Capital punishment has been abolished in Seychelles. The country permanently abolished the death penalty by a Constitutional amendment in June 1993.

==History==
The last execution by the authorities in Seychelles took place while the nation was still under British rule. The exact date of that execution, the method used in carrying out the execution, and the person executed, are unknown. In 1966, the country abolished the death penalty for murder and other civilian crimes, still while the country was under British colonial rule. Upon gaining independence from Britain in 1976, Seychelles confirmed their choice to do away with the death penalty. At the time, however, they retained the death penalty only for treason.
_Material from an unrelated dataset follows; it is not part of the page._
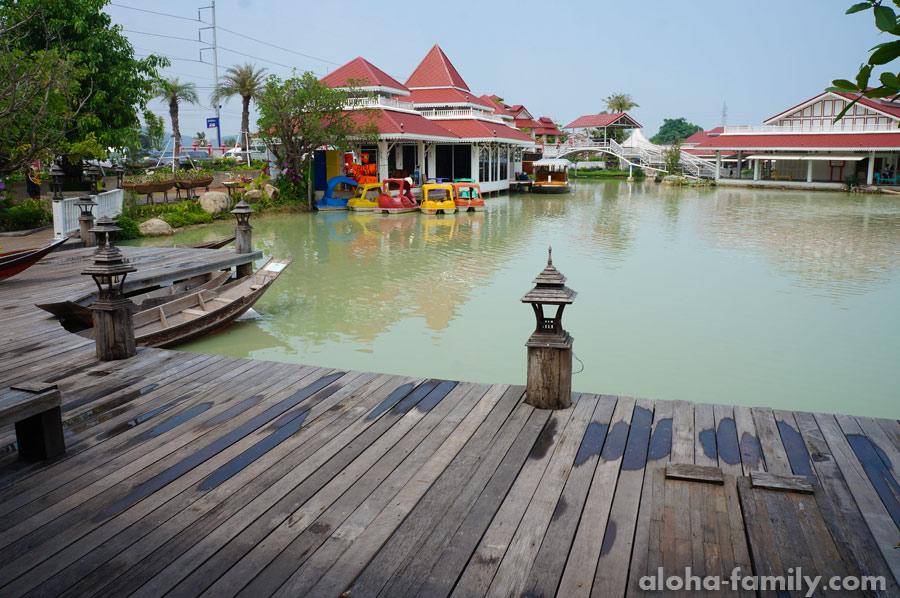Floating Market Hua Hin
In July 1982, four mercenaries in a group of seven were sentenced to death in Seychelles for attempting to overthrow the country's government. The four men — Aubrey Brooks, a 38-year-old Zimbabwean; Jeremiah Puren, a 57-year-old South African; Roger England, a 26-year-old holding dual nationality in the United Kingdom and Zimbabwe; and Bernard Carey, a 38-year-old British national — all pleaded guilty to treason, the only crime punishable by death in Seychelles at the time. Their death sentences were passed in the nation's capital and largest city, Victoria. Another fifth man among the group, South African intelligence agent Martin Dolinchek, also pleaded guilty, but he received a 20-year prison sentence due to the court determining that he displayed remorse for his involvement in the attempted coup. A sixth, Robert Sims, a native of South Africa, only faced a maximum of 20 years in jail on charges of illegally importing arms into Seychelles as a part of the attempt. A seventh, a woman named Susan Ingles, had her charges dropped and was subsequently deported to South Africa. The mercenaries were a part of a group of 53 that was led by Mad Mike Hoare, a British-South African mercenary.
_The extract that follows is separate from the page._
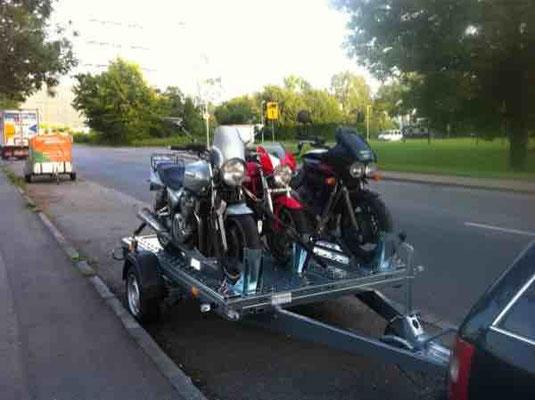 3 Mopeds auf einem Anhänger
Brooks, Puren, England, and Carey were never executed, and Seychelles had no gallows at the time that they sentenced the mercenaries to death; all four were released from prison in 1983. Aubrey Brooks later wrote an autobiographical account of his experiences in which he mentions spending two years in prison for his involvement in the attempted coup; he also thanks the President of Seychelles, Albert Rene, for playing a considerable role in saving his life.

Press reports indicated that at the time of abolition, the method utilized in Seychelles was hanging. Hanging tended to be the standard method of execution among nations in the British Empire.

==Abolition==
Prior to abolishing the death penalty, Seychellois lawmakers hesitated when it came to the question of abolishing the death penalty for certain serious non-murder crimes such as treason, other political crimes, or drug trafficking. This was a similar concern that other African countries that are now abolitionist dealt with as well, including São Tomé and Principe, Ivory Coast, and Mauritius. The debates within these countries all resulted in them abolishing the death penalty for all crimes, including those political and drug-related crimes. All of the countries that had these debates were countries that had spent a considerable amount of time not carrying out any executions prior to the abolition of the death penalty.
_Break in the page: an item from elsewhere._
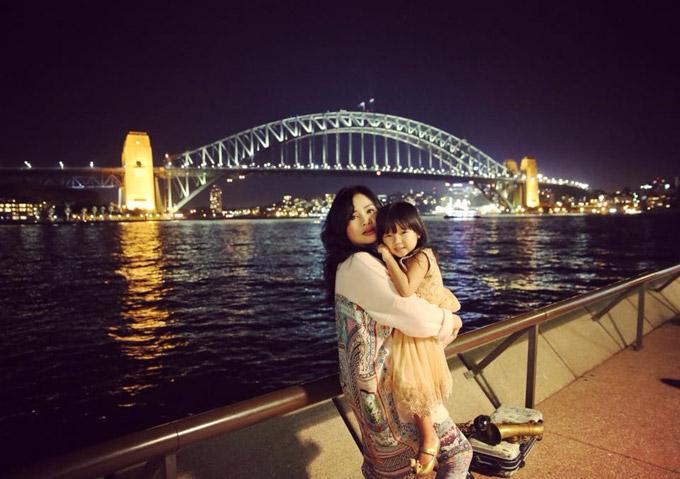 Diva Thanh Lam quấn quýt bên cháu ngoại ở Australia - 6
On 18 June 1993, the Constitution of the Republic of Seychelles was ratified. Article 15, Section 2 explicitly abolished the death penalty for all crimes, including both civilian and wartime crimes. Seychelles's abolition of the death penalty is also reflected in Section 194 of the country's penal code.

==Modern criminal justice measures==
Seychelles is a signatory to the Second Optional Protocol to the International Covenant on Civil and Political Rights. The International Covenant on Civil and Political Rights is a multilateral treaty adopted by the United Nations; the Second Optional Protocol commits signatories to permanently prohibiting the death penalty within their borders.

Criminals who commit serious crimes in Seychelles are now subjected to life imprisonment as the maximum sentence possible under Seychellois law.